Chapter 4 - Moving Around
Moving Around
The next step is to expand the map to a few more locations (rooms) so we can start moving around. We’ll begin by adding the other three locations that feature in the original Adventures of Heidi. We have already covered most of what we need to know in order to do this. Add the following code to the end of the existing program. An explanation of new features follows.
|
forest : OutdoorRoom ’Deep in the Forest’
”Through the deep foliage you glimpse a building to the west.
A track leads to the northeast, and a path leads south. ”
west = outsideCottage
northeast = clearing
;
clearing : OutdoorRoom ’Clearing’
”A tall sycamore tree stands in the middle of this clearing.
One path winds to the southwest, and another to the north. ”
southwest = forest
up = topOfTree
north : FakeConnector {“You decide against going that way right
now. ”}
;
+ tree : Fixture ’tall sycamore tree’ ’tree’

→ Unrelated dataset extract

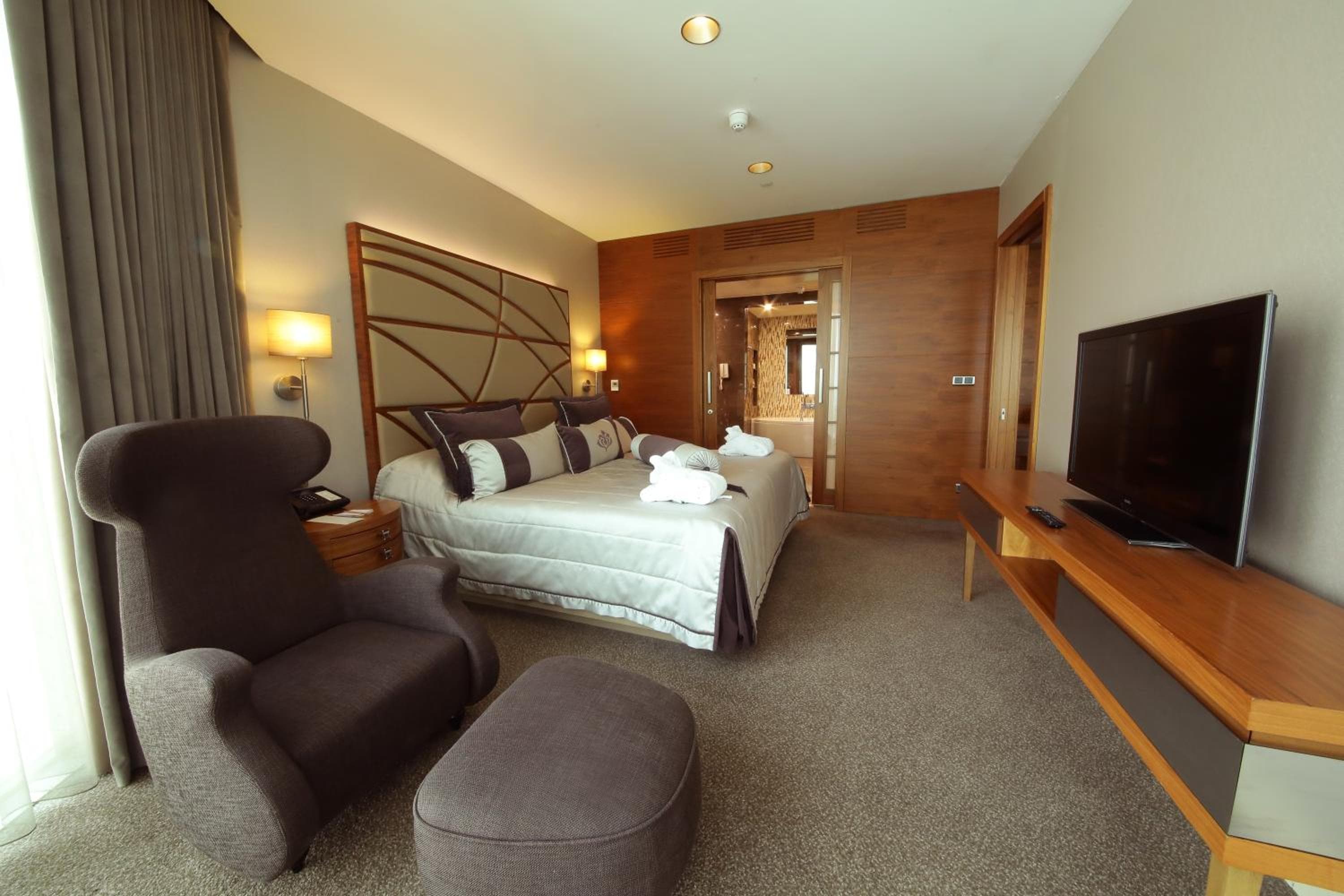 Cevahir Hotel Istanbul Asia — 6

”Standing proud in the middle of the clearing, the stout
tree looks like it should be easy to climb. ”
;
topOfTree : OutdoorRoom ’At the top of the tree’
”You cling precariously to the trunk, next to a firm, narrow
branch. ”
down = clearing
;
The room definitions and the definition of the tree object should need
little explanation. The important new concept that has been introduced
here is that of a travel connector. A travel connector is an object
that controls what happens if an actor attempts to travel via it. To
define what happens when an actor tries to move in a certain direction
we must attach a travel connector to the appropriate direction property.
For example, to define what happens when the player character is in the
forest and the player types west we attach the connector called
outsideCottage
to the west property of forest
. You may object that
outsideCottage
is simply a room, the room we started by defining; but
Rooms are in fact a special kind of TravelConnector, connectors that
point to themselves as destination. Traveling via aRoom thus means
traveling to that Room. So if we want movement to take place directly
from one room to another, we simply set the appropriate direction
property to the destination room. Note that unlike TADS 2, in TADS 3 the
direction properties northwest
, northeast
, southwest
, and
southeast
must be spelled out in full; the other direction properties
you will commonly use are north
, south
, east
,west
, up
, down
,
in
andout
.
You have probably noticed that the north property from the clearing uses
a different kind of connector, a FakeConnector
. A FakeConnector
is
what it sounds like, a connector that only appears to go somewhere. An
attempt to travel via a FakeConnector
results in its
travelDesc
message being displayed without any travel actually taking
place. One use of a FakeConnector
might be to create ‘soft boundaries’
to your map, to make it look as if it extends further than it really
does. But in this case we’re using a FakeConnector
because the room
description mentions a path to the north, which we shall eventually want
to implement, but do not wish to implement yet.
The code using this connector would have looked more like that using
rooms as connectors if we had defined the FakeConnector
as a separate
object thus:
|
fakePath : FakeConnector
travelDesc = ”You decide against going that way right
now. ”
;
The clearing would then be defined with
|
north = fakePath |
|
What we in fact did was to make fakePath
both an anonymous object
and a nested object (all nested objects are in fact anonymous, though
the reverse is not true). A nested object is simply an object whose
definition is nested inside another object definition. In this case the
definition of the FakeConnector
is nested within the definition of the
clearing
. The definition of a nested object must be enclosed within
braces (and not terminated with a semicolon). FakeConnector
uses a
template for which a double-quoted string is its travelDesc
property
(the message that displays when one tries to travel via that connector).
The definition of the north
property of clearing
is thus a
convenient shorthand way of saying ‘travel north from here is via an
anonymous object of class FakeConnector
whose travelDesc
property is
“You decide against going that way right now. “ Although this
FakeConnector
has no name of its own, it can be referred to as
clearing.north
, i.e. the value of the north
property of the
clearing
object. Since this kind of shortcut definition is exceedingly
common in TADS 3 it is worth introducing at this early stage. We shall
meet several more examples as we go on to develop the game.
If you compile and run the game as it is it will look as if nothing has changed from the previous chapter; the new rooms we have added won’t appear. The reason for this (which you’ve probably guessed already) is that we haven’t added a connector out of the original outsideCottage room (a bug waiting to happen when adding more rooms to an already complex map). This is easy enough to put right; just add the following to the definition of outsideCottage, between the room description and the terminating semicolon:
|
east = forest |
|
The game should now work as expected.